Court Opinion

ID: 4499384
Source: CourtListenerOpinion
Date Created: 2020-01-23 18:16:25.891711+00
Date Added: 2024-06-11T15:04:06.653214
License: Public Domain

Phillips,
dissenting: I dissent so far as a deduction is allowed in 1920 for an amount paid in that year to an employee for injuries sustained by him in 1919. It is the intention of the statute to tax the true earnings of each year as income for that year. Necessarily, this involves the deduction within the year of any expense connected with the production of the income of that year. It can not be logically contended that the amount paid in 1920 in settlement *331for injuries to an employee in 1919 has any relationship to the earnings for 1920, for the liability existed regardless of whether or not the company operated in 1920. If deducted in 1920, the true income is distorted to that extent. In these circumstances, it is my opinion that the amount paid was properly chargeable against 1919 income and was a deduction in computing the net income of that year. United States v. Anderson, 269 U. S. 422; 46 Sup. Ct. 131; 5 Am. Fed. Tax Rep. 5674.
Although it may be doubted whether there is any method by which net income from the operation of a business may be computed to the last cent, the statute lays down a rule by which taxpayers are to compute net income and should be so interpreted as to reflect the true net income as accurately as may be. This statute provides for numerous deductions from the gross income of a trade or business, among which are (1) all the ordinary and necessary expenses paid or incurred during the taxable year, (2) losses sustained in the taxable year and not compensated for by insurance or otherwise. The first of these deductions is general in its terms and the second specific. Under familiar rules of statutory interpretation, losses would be governed by the second provision, not by the first, and if, as the prevailing opinion indicates, the deduction is to be taken as a loss, it must be taken in the year in which sustained, regardless of the year in which it may have accrued or been paid. Martin Veneer Co. v. Commissioner, 5 B. T. A. 207.
The prevailing decision can only be justified upon the ground that the deduction claimed can not be classified as a loss, but must be treated as an ordinary and necessary business expense which is deductible when paid or incurred. If it should be so regarded, I can not consider this payment as more than the adjustment of a liability incurred in 1919, in which year the casualty occurred and the liability to compensate the employee arose. All that happened in 1920 was the determination and measurement of the previously existing liability. No new liability was incurred in that year.

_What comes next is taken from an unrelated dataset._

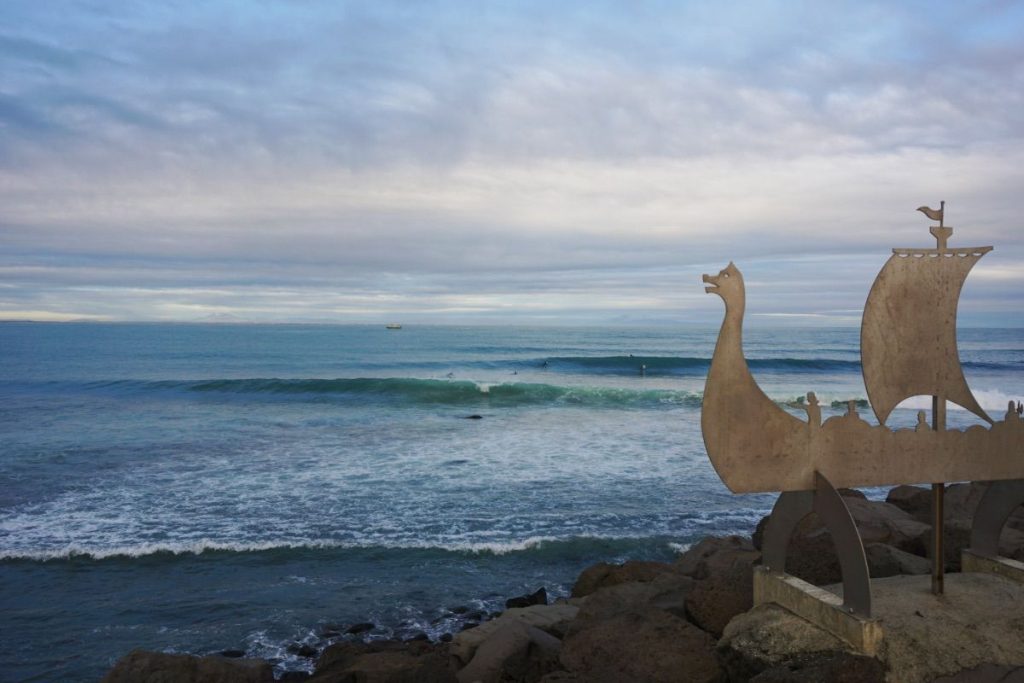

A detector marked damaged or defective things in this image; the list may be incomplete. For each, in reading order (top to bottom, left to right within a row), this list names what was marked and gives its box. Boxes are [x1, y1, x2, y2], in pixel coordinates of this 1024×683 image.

rusty metal surface [966, 479, 1024, 557]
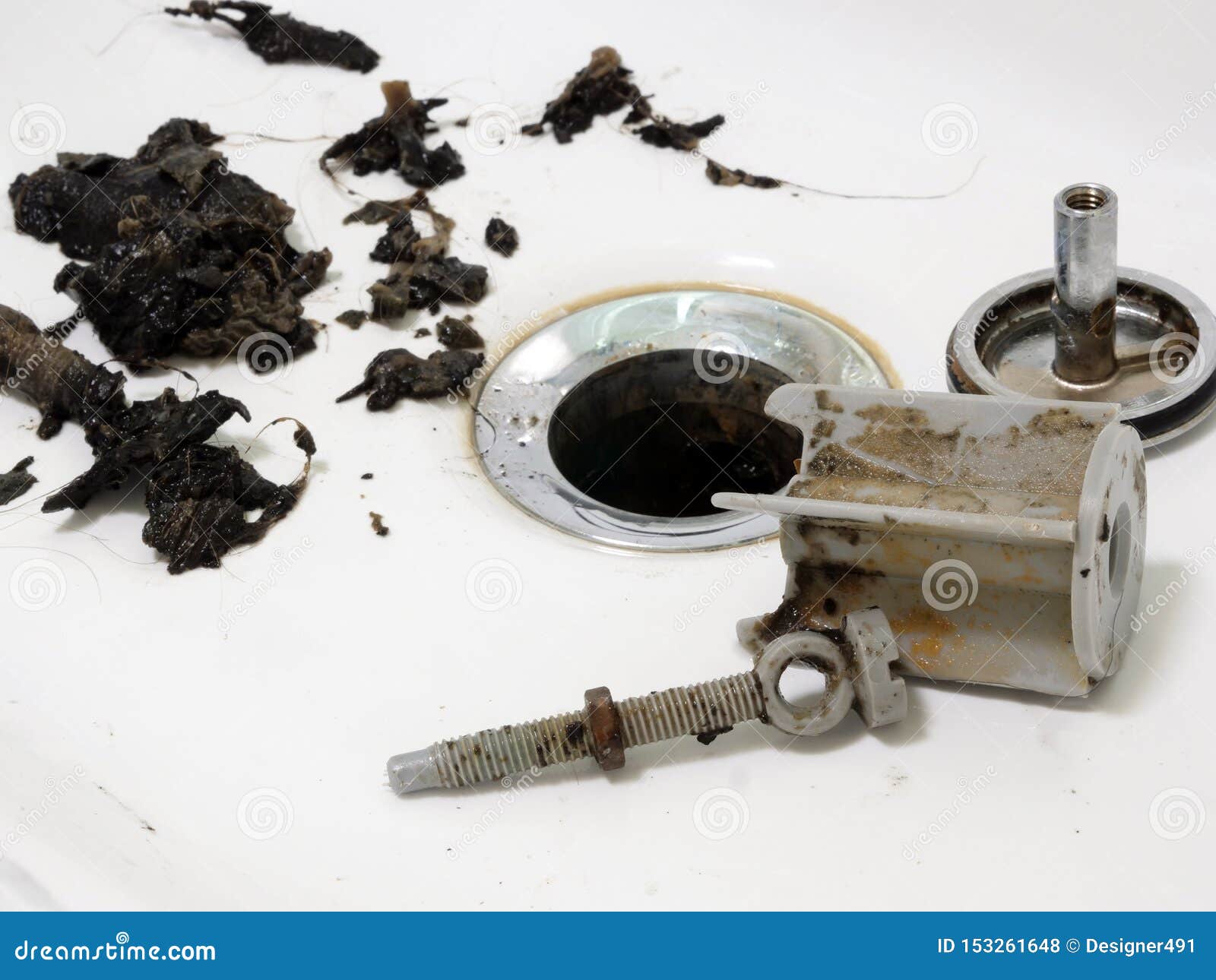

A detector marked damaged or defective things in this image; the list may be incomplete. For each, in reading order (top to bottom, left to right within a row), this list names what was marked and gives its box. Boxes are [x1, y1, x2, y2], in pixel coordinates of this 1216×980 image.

It may be said that this presents a difficulty in administration, since the income can not be accurately determined at the end of the year. This is not unusual; witness the fact that the courts and this Board are constantly called upon at the present time to determine the correct income of periods ten years and more in the past. We might even be permitted the thought that this was one of the reasons for the provisions in the various taxing statutes allowing several years in which the Commissioner may make additional assessments and taxpayers may file claims for refund.